Detailed Description

In order to make those skilled in the art better understand the technical solutions in the present application, the technical solutions in the embodiments of the present application will be clearly and completely described below with reference to the drawings in the embodiments of the present application, and it is obvious that the described embodiments are only a part of the embodiments of the present application, and not all of the embodiments. All other embodiments, which can be derived by a person skilled in the art from the embodiments given herein without making any creative effort, shall fall within the protection scope of the present application.

For a better understanding of the present application, embodiments of the present application are explained in detail below with reference to the accompanying drawings.

Example one

Referring to fig. 1, fig. 1 is a flowchart illustrating a method for handling a bandwidth drop problem of a PCIe device according to an embodiment of the present application. As shown in fig. 1, the method for processing the bandwidth drop problem of the PCIe device in this embodiment mainly includes the following steps:

s1: and obtaining a PCIe port rate negotiation result.

In this embodiment, the PCIe port rate negotiation is PCIe port tracing. When the CPU is powered on every time, the BIOS controls the PCIe port of the CPU to perform rate negotiation with the PCIe device according to the specification of a PCIe protocol. And after the PCIe port rate negotiation process is finished, obtaining a PCIe port rate negotiation result.

The PCIe device in this embodiment mainly includes: raid card, SAS card, network card, GPU card, FPGA card, etc.

S2: and judging whether the bandwidth of the current PCIe equipment is normal or not according to the PCIe port rate negotiation result and PCIe configuration information stored in the server.

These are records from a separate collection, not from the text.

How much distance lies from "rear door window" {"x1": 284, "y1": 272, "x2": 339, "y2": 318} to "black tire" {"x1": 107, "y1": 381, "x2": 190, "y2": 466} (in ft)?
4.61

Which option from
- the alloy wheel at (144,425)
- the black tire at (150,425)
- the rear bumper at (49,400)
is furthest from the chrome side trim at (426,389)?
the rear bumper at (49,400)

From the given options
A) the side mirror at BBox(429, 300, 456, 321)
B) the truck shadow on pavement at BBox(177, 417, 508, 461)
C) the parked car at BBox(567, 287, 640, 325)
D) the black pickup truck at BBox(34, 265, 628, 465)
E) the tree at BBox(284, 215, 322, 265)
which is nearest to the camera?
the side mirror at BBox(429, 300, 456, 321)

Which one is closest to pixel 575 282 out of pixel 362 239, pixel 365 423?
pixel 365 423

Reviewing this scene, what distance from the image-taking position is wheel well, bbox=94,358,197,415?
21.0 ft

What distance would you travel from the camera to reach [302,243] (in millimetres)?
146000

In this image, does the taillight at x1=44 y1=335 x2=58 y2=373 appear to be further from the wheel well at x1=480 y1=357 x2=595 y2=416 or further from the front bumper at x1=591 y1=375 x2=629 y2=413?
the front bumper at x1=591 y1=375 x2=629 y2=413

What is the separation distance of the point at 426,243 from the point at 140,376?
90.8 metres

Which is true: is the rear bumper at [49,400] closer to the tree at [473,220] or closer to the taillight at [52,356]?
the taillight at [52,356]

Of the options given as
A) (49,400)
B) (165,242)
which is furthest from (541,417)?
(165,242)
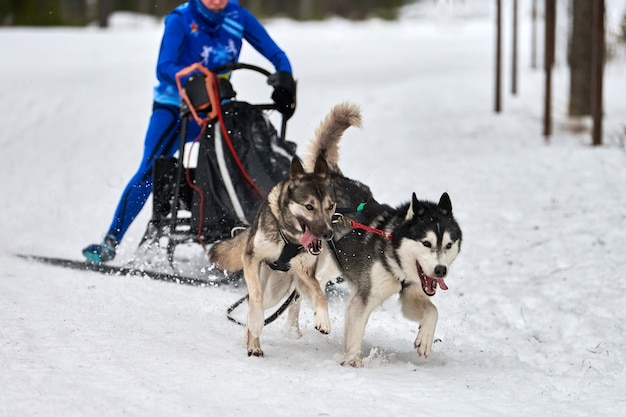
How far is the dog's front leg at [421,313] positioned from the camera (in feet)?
13.9

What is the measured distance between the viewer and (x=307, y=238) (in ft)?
13.6

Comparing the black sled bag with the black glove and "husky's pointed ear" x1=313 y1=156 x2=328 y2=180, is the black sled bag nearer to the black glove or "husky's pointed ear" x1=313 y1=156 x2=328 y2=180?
the black glove

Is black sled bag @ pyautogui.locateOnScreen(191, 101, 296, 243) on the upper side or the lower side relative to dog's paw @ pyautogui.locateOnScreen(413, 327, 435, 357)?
upper

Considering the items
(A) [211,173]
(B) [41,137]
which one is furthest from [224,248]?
(B) [41,137]

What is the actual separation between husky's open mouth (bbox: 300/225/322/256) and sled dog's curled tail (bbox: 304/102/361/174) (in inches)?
29.9

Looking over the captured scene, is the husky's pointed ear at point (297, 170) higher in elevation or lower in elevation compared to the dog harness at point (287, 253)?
higher

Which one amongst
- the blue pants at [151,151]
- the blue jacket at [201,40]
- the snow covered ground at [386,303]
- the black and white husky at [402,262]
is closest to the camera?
the snow covered ground at [386,303]

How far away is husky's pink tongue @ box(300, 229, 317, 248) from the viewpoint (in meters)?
4.14

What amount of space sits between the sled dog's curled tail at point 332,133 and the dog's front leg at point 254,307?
741 mm

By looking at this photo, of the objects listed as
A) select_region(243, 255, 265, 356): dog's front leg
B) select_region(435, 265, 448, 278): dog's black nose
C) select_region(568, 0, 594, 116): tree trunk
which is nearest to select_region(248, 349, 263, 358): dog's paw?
select_region(243, 255, 265, 356): dog's front leg

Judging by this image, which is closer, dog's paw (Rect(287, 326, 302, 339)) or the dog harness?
the dog harness

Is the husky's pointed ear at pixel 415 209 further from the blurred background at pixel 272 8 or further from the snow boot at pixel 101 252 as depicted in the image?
the blurred background at pixel 272 8

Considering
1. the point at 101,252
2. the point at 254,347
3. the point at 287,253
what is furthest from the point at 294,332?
the point at 101,252

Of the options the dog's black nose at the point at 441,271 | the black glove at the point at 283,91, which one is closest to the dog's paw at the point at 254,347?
the dog's black nose at the point at 441,271
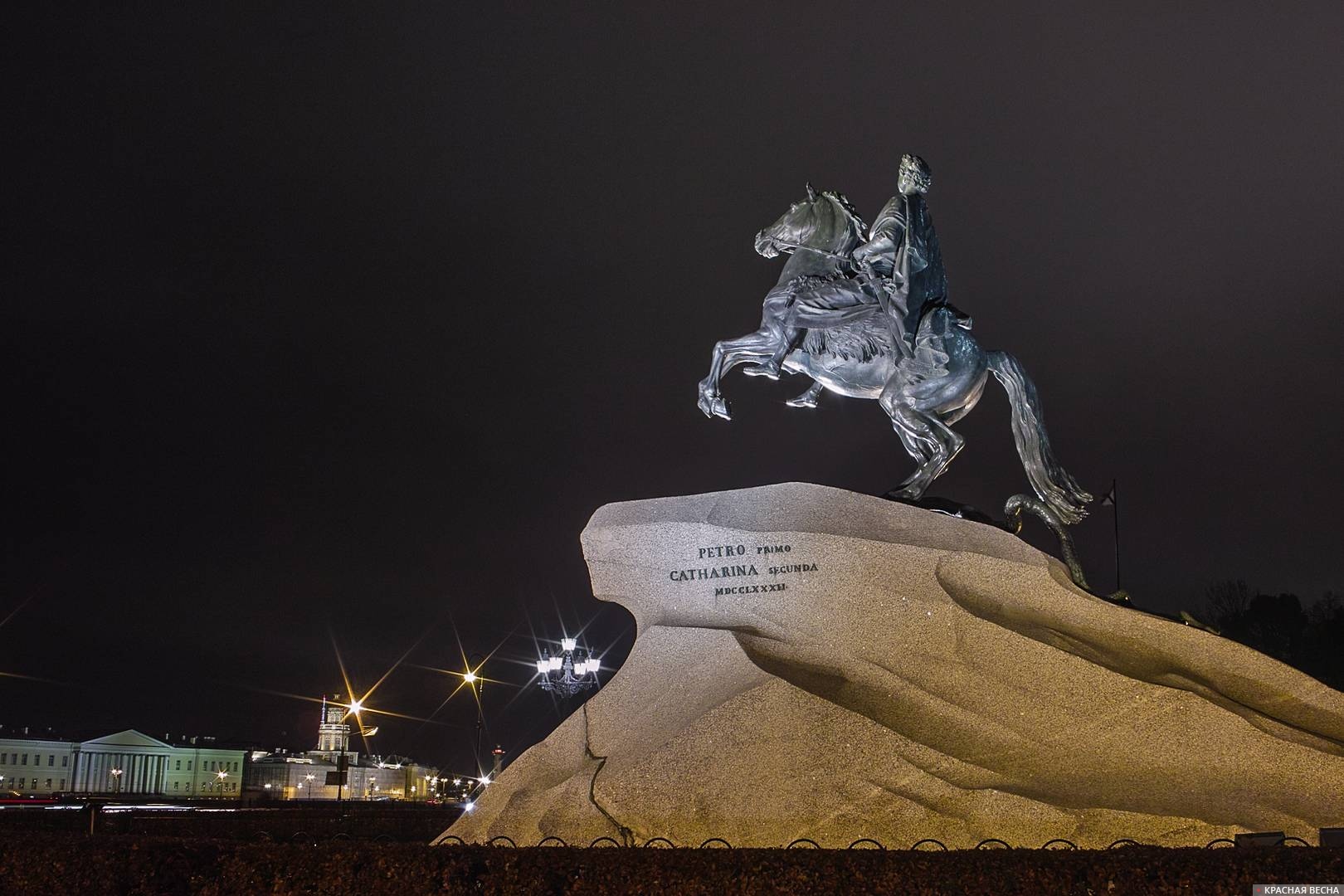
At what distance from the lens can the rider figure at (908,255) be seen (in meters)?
12.2

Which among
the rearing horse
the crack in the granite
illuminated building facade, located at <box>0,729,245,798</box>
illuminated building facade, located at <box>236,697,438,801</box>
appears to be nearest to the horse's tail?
the rearing horse

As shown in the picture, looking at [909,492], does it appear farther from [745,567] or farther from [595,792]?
[595,792]

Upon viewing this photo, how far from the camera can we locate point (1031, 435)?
12602mm

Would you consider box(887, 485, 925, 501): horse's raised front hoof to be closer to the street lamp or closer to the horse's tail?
the horse's tail

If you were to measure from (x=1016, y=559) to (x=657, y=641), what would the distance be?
3.05m

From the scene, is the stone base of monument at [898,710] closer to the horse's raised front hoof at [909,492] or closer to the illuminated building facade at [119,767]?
the horse's raised front hoof at [909,492]

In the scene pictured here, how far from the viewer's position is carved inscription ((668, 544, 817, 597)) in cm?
1057

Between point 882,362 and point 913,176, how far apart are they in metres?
1.86

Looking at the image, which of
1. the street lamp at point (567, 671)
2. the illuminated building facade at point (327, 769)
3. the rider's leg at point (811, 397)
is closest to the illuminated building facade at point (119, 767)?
the illuminated building facade at point (327, 769)

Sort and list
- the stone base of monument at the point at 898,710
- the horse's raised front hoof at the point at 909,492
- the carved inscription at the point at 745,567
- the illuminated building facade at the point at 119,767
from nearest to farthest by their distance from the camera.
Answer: the stone base of monument at the point at 898,710 < the carved inscription at the point at 745,567 < the horse's raised front hoof at the point at 909,492 < the illuminated building facade at the point at 119,767

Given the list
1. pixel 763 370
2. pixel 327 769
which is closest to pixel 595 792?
pixel 763 370

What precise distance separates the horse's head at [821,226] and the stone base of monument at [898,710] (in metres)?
3.13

And when the rate negotiation result of the PCIe port is consistent with the PCIe configuration information stored in the server, judging that the bandwidth of the current PCIe equipment is normal, otherwise, judging that the bandwidth of the current PCIe equipment is abnormal. The bandwidth in this embodiment normally includes: and the PCIe port rate negotiation result shows that the rate of the current PCIe equipment is consistent with the rate in the PCIe configuration information, and the PCIe port rate negotiation result shows that the bandwidth of the current PCIe equipment is consistent with the bandwidth in the PCIe configuration information. Bandwidth irregularities include: and/or the PCIe port rate negotiation result shows that the bandwidth of the current PCIe device is inconsistent with the bandwidth in the PCIe configuration information.

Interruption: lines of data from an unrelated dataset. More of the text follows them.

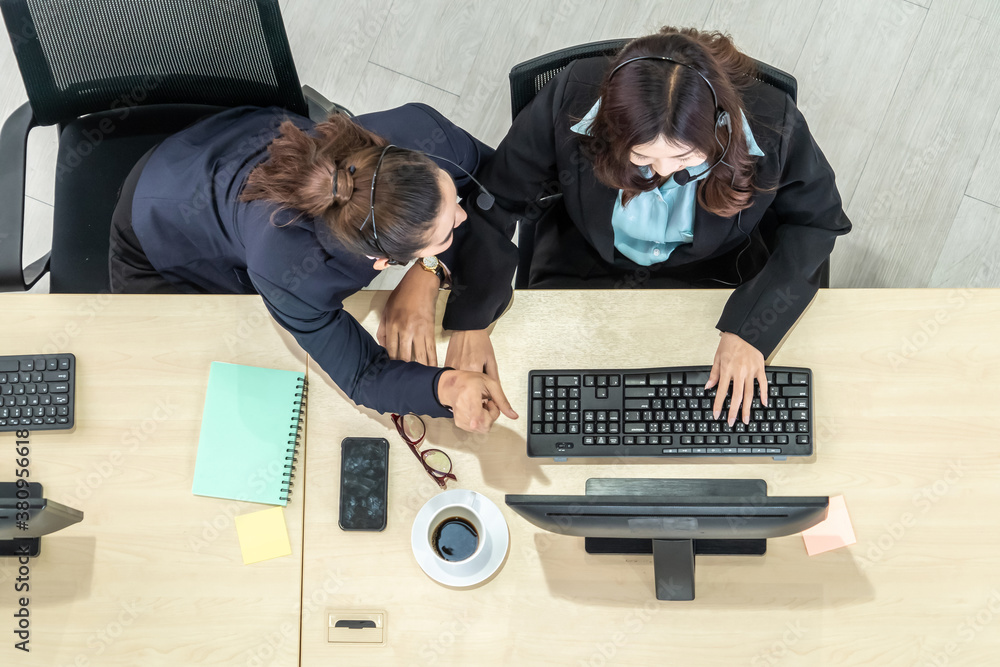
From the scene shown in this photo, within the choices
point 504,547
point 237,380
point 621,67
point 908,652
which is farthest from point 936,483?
point 237,380

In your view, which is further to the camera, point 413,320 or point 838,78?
point 838,78

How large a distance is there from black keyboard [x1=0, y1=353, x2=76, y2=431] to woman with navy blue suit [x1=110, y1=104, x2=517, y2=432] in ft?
0.74

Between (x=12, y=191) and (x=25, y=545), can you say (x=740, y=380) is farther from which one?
(x=12, y=191)

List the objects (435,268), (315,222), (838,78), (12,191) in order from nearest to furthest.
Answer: (315,222) < (435,268) < (12,191) < (838,78)

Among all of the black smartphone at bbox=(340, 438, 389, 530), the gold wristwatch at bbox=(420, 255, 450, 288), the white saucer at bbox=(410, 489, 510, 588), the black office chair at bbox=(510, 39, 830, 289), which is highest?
the black office chair at bbox=(510, 39, 830, 289)

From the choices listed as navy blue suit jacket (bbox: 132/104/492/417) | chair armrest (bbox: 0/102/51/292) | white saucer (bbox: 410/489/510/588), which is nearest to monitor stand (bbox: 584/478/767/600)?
white saucer (bbox: 410/489/510/588)

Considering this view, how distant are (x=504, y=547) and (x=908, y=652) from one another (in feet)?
2.17

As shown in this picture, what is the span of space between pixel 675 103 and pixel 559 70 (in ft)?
1.01

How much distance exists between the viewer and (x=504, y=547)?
48.4 inches

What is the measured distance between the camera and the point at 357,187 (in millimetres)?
1041

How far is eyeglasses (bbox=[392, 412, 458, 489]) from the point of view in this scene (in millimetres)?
1265

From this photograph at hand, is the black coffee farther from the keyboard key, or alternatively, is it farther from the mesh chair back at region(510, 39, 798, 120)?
the mesh chair back at region(510, 39, 798, 120)

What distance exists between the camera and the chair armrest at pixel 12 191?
1.44 m

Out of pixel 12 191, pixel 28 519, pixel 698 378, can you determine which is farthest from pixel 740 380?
pixel 12 191
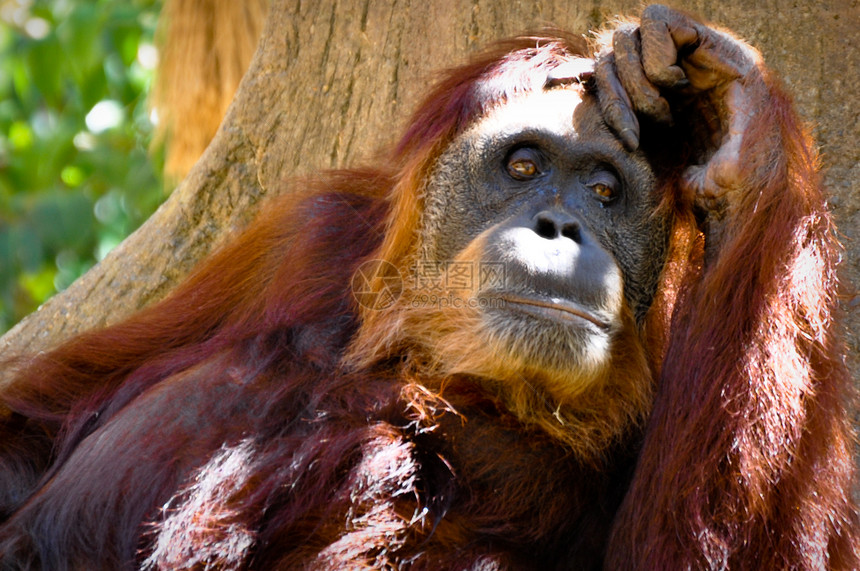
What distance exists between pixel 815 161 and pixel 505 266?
817 millimetres

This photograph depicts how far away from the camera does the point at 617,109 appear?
2.29 metres

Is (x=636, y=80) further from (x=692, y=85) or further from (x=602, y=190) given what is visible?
(x=602, y=190)

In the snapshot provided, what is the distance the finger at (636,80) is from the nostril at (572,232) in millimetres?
354

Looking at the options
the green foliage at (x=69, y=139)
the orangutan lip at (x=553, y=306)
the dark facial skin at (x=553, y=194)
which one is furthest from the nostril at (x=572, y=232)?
the green foliage at (x=69, y=139)

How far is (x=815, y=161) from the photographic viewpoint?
2395mm

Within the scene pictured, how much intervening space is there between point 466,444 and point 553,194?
1.83 ft

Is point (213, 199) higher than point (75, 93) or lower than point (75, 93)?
lower

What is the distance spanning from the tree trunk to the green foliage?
1951 millimetres

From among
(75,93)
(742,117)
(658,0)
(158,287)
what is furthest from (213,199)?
(75,93)

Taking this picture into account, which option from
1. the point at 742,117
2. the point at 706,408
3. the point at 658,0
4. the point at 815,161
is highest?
the point at 658,0

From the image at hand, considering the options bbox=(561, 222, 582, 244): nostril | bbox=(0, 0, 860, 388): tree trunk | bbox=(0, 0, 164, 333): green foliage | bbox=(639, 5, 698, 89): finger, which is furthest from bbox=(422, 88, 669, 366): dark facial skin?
bbox=(0, 0, 164, 333): green foliage

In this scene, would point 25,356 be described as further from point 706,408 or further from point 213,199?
point 706,408

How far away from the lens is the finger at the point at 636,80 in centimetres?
229

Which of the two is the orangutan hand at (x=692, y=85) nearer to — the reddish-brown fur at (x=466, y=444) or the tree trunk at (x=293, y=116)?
the reddish-brown fur at (x=466, y=444)
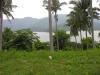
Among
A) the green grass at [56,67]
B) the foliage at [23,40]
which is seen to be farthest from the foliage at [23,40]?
the green grass at [56,67]

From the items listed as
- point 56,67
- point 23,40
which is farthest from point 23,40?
point 56,67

Be provided with EEPROM in the server platform for the storage FRU information, this FRU information includes: manufacturer, model, SN, manufacturer, PCIe configuration name, etc. The PCIe configuration of the server can be uniquely specified according to the configuration name, namely: according to the configuration name, the PCIe device with the bandwidth and the rate connected to a certain PCIe port can be determined. The PCIe configuration information in this embodiment includes: PCIe ports, PCIe devices and mapping relationships between PCIe ports and PCIe devices, any PCIe device having a specific PCIe bandwidth and PCIe rate. Here, the mapping relationship is that which bandwidth and rate PCIe devices are connected on a PCIe port. The PCIe bandwidth is also called PCIe lane, namely: PCIe X16, PCIe X8, PCIe X4, etc.

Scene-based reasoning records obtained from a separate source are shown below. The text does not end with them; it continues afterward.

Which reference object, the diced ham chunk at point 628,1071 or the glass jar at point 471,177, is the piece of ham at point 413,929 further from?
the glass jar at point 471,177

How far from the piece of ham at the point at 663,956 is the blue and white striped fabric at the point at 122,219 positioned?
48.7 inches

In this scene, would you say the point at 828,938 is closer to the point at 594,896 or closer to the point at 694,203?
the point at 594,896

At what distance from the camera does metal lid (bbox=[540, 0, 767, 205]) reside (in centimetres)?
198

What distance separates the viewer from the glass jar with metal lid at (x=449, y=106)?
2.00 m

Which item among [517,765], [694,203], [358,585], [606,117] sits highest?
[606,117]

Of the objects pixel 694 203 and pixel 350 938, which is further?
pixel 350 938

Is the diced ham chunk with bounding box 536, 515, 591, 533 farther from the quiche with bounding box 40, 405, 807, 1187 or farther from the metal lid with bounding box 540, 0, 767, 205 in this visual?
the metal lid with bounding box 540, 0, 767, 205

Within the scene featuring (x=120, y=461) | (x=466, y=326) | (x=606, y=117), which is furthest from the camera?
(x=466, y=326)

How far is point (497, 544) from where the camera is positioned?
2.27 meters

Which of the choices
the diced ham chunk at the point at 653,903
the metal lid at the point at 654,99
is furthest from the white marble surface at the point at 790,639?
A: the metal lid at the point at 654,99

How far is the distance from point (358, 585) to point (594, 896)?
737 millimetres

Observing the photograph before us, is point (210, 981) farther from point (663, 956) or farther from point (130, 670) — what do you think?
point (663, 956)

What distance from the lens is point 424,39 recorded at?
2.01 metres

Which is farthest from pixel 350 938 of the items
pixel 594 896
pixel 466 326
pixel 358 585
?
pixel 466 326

With continued reference to fig. 1, if the bandwidth of the current PCIe device is normal, step S3 is executed: a normal boot process is performed. The normal boot process in this embodiment is generally referred to as a post process.

If the bandwidth of the current PCIe device is not normal, execute step S4: and restarting the power-on time sequence of the server, and recording the restart times.

Specifically, step S4 includes:

s41: and pulling down the GPIO signal of the PCH by using the BIOS to generate a low-level GPIO signal.

And S42, sending the low-level GPIO signal to the CP L D, and simultaneously recording the restart times into the EEPROM of the server.

And S43, the CP L D terminates the current power-on process according to the low-level GPIO signal and powers on the server again.

From the above steps S41-S43, when the bandwidth of the PCIe device is not normal, the problem of dropping the bandwidth occurs, the GPIO signal of the PCH is pulled down under the control of the BIOS, and the GPIO signal is sent to the CP L D, and the restart times are recorded in the EEPROM for recording the restart times, and when the CP L D detects a low-level GPIO signal, the current power-on process is terminated, and power is re-supplied.

S5: returning to steps S2-S4, and counting the number of restarts.

The above steps S2-S4 are a loop, and if the bandwidth of the current PCIe device is normal, the subsequent program after power-on is continuously executed, and the loop is skipped. And if the bandwidth of the current PCIe device is abnormal, restarting, recording the restart times, entering a loop, executing the steps S2-S4 again, and counting the restart times according to the step S5.

When the restart count is greater than or equal to the set restart count, step S6 is executed: and judging the bandwidth loss of the PCIe equipment as a hard fault and stopping restarting.

The hard failure in the present embodiment refers to: a series of failures due to aging, failure or damage of hardware devices. The method mainly comprises the following steps: mechanical faults, hardware faults, software faults, and the like.

Specifically, step S7 includes:

s71: the BIOS executes a normal boot process until entering an operating system; at the same time, the user can select the desired position,

s72: and recording the position of the fault slot BDF of the PCIe equipment with the fault into the BMC.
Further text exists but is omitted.